2009年3月19日 星期四

在革命路上的革命夫妻卻不革命

◎台大政治所碩二 張迪皓

  瘋癲雖然表現為一派胡言亂語,但它並不是空幻;填充著它的是馬克白夫人的醫生所言的「超出我的醫術的疾病」;它已經是完全的死亡;一個瘋子不需要醫生,而只需要上帝的賜福。奧菲利亞最後重新嘗到了欣喜的甜蜜,這使得她忘卻一切的不幸;她在瘋癲中唱的歌,在實質上近似於馬克白城堡的通道中傳出的「婦人的呼喊」-宣告「王后死了」。…(中略)但是,死亡本身並不能帶來和平;生命的結束使生命擺脫了瘋癲,但是瘋癲仍將超越死亡而取得勝利。

  引自Foucault,瘋癲與文明


婚姻,我期待你能像我想地那樣

  當一個由平凡的事件構成,再日常生活不過的劇本,配上中世紀常見的警示橫言式角色安排,移挪到當代,組成的三個中產家庭彼此拖磨的故事,遇上了好的原著小說,好的編劇,好的劇本,好的導演,好的演員時會燃燒出什麼樣的火花呢?「革命之路」(英名Revolutionary Road,台譯「真愛旅程」)就是一個最好的範本。

  大體來說,革命之路是部用爭吵,來描繪中產夫妻困頓的電影。

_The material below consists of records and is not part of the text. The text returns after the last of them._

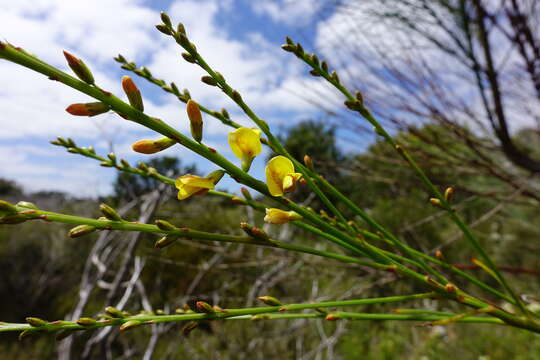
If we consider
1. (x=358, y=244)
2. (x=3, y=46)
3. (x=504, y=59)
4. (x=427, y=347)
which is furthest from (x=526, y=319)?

這特色就是每場爭吵,都起源於沒有意義的庸人自擾,總是在經濟無慮的前提下相互指責對方,懷疑,謾罵——但玩味的是,爭吵都幾乎沒有對焦在兩人確切的矛盾。那我們該把這些爭吵,算作是爭吵嗎?不,就讓我們把它當作某種碎嘴或謾罵吧。然而,唯一一次確切地切中兩人的矛盾,是片頭前半小時法蘭克對艾波的指責:「妳沒成為演員並不是我的錯」,他直指出兩人的矛盾,作為生命共同體的矛盾——即便是纏繞在一起的樹與藤,也必須找到自身存在的意義。

  之後的所有爭吵,甚至背叛,都是源於開頭前半小時的這場。艾波在確知自己沒有成為演員的天份之後,轉而寄託法蘭克能放下一切,成為「能感知的人」;法蘭克則在確知自己無法放下一切之後,轉而寄託艾波能成為賢淑的好妻子。於是一切就在沒有明說的相互期待與挫敗間拉扯,沒有人能滿足對方的期待,不得不放棄溝通,轉而要求,要求「你怎麼沒能做到」,而就在反覆挫敗所建構的折磨裡延染背叛的花朵,結實,種子裡盡是信任與不信任的相互考題。

  也許有人會將此歸結時代的悲哀,但除了墮胎術的進步與離婚率之外,現代與當代間沒有可以斷裂歷史的隔膜。發生在現代的怨偶也張大著眼等待爆發的機會,把兩造差異研磨成苦澀的咖啡,浸泡,從若即若離的洞房花燭夜開始,獨飲交杯酒,沒有浪漫。時代不過是託辭,推託面對自我與被期待的差距,而將小小的自尊埋葬在結婚契約的形式化與高離婚率裡。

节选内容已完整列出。